Mozilla offers a let in javascript 1.7. The let keyword isn’t support by other browsers yet so using it isn’t generally recomended but it nice to catch up on the latest javascript constructs.
A Parallel
First, a parallel. I’ve coded in Java the last couple of months because of school. During said time, I discovered scoped blocks in Java. A scoped block might be like this:
public void myMethod() { int i = 100, j = 10; { int k = i * j; i = 10; j = 10; } // cannot reference k from here }
If you’re a java programmer, you might never have seen this happen before. Basically, putting floating brackets, as long as they match up, around arbitrary code, it will be in a different scope. k won’t be accessible from the outside of those brackets.
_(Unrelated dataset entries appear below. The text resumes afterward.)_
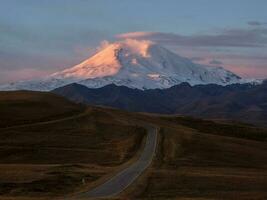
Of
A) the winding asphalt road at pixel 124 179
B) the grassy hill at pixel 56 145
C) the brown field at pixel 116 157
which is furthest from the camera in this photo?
the grassy hill at pixel 56 145

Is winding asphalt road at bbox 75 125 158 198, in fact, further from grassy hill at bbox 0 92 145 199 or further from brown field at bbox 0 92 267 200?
grassy hill at bbox 0 92 145 199

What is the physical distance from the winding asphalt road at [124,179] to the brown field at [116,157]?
1158mm

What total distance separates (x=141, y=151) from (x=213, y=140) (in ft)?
82.2

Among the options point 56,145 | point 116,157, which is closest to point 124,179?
point 116,157

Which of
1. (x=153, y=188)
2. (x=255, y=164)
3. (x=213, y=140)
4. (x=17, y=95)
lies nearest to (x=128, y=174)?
(x=153, y=188)

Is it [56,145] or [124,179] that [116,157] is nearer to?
[56,145]

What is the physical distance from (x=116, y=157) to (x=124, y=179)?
32.6m

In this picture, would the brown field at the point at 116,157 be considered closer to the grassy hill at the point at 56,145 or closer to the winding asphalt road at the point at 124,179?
the grassy hill at the point at 56,145

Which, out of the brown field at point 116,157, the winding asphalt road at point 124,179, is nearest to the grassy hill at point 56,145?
the brown field at point 116,157

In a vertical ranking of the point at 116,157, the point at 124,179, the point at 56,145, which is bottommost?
the point at 116,157

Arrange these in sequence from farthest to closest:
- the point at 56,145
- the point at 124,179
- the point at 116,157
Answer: the point at 56,145
the point at 116,157
the point at 124,179

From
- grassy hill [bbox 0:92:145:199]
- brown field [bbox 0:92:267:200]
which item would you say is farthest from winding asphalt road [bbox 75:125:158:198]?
grassy hill [bbox 0:92:145:199]

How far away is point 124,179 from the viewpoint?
63.4 meters

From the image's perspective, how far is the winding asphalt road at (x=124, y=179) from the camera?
51938 millimetres
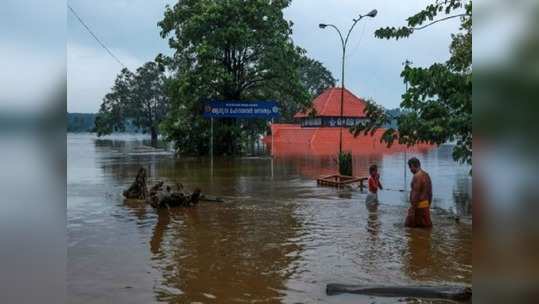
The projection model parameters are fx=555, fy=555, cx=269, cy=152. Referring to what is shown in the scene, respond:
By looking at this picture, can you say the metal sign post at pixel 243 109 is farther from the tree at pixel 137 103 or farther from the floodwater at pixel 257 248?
the tree at pixel 137 103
I call these structures scoped blocks.
Now back to javascript
let in javascript acts similarly to the scoped blocks mentioned above.
Using let as a block is similar to the scoped block in java. The let-block won’t allow g to be accessed from the outside, x and m are newly bound values, they will only be around in the block scope.
var i = 100, j = 10; let (x = 10+i, m = j + 5) { var g = x + m; }
let might make it easy to bind this to another variable in a certain scope, which could prove useful.
For more information about let, checkout the MDC page.
I knew about the java scope braces, but I didn’t know about the let keyword in javascript.
Is this the same behavior that let has on lisp-like languages? because if it is I finally get it and how I can use it in clojure.